━━━━━ Source extract ━━━━━

5. Many have interpreted anathema to connote the idea of excommunication, but it was actually used of objects, either good or bad, consecrated to God for his use and purposes. Anathema could be used of votive gifts to the glory of God as in Luke 21:5, or it could be used of an invocation of the curse of God, as in Acts 23:14; Rom. 9:3; 1 Cor. 12:3, 16:22. The destructive element of anathema in Galatians is corroborated by the fact that in Gal. 5:12 Paul prays, Would that those who are troubling you would even mutilate themselves. The word translated by the NASB as mutilate actually means to castrate, as indicated by the NEB translation, As for those agitators, they had better go the whole way and make eunuchs of themselves.

━━━━━

> **Exercise tasks**:
(a) Answer these questions from the passage on anathema:
(i) Which verse in Luke is given for anathema used of votive gifts?
(ii) What does the word the NASB translates as "mutilate" actually mean?
(iii) Which translation renders Gal. 5:12 as "make eunuchs of themselves"?
(b) Please carry on the passage on anathema from its last sentence.
The material after this point is separate from the passage on anathema.

━━━━━ Data extract ━━━━━

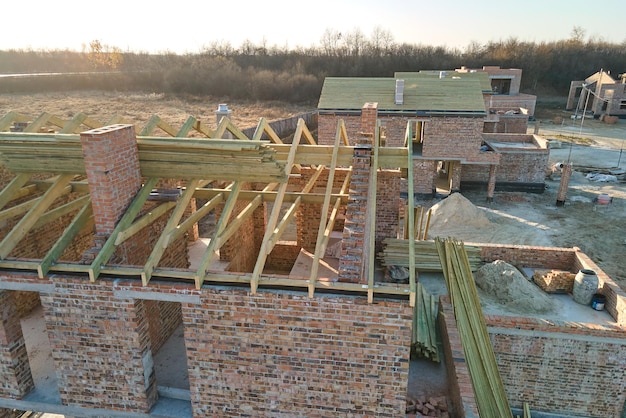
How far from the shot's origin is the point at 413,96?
22.0m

━━━━━

> **Responses to the tasks**:
(a)
(i) Luke 21:5
(ii) To castrate
(iii) The NEB

(b)
6. The Faith movement is also known as the Word movement and the Word of Faith movement or, by its detractors, as the Faith-Formula movement or the Hyper-Faith movement. Besides Hagin and Copeland, some of the main preachers and authors of the Faith movement are: Ken Hagin, Jr., Gloria Copeland, Fred Price, Jerry Savelle, Charles Capps, Norvel Hayes, John Osteen, Robert Tilton, Lester Sumrall, Ed Dufresne, Charles Cowan, Marilyn Hickey, Ken Stewart, Roy Hicks, Don Gossett, and Buddy Harrison. Until his death on Dec. 8, 1984, Hobart Freeman was regarded as a renegade preacher of the Faith movement who was ostracized for his radical beliefs on healing. More shall be said of Freeman later.

7. In the last two years, there have been three major publications which have critiqued the Faith movement. Two of these are by Dave Hunt: (with T. A. McMahon) The Seduction of Christianity (Eugene, Ore.: Harvest House, 1985) and Beyond Seduction (Eugene, Ore.: Harvest House, 1987). A third critique is Bruce Barron’s The Health and Wealth Gospel (Downers Grove, Ill.: InterVarsity, 1987).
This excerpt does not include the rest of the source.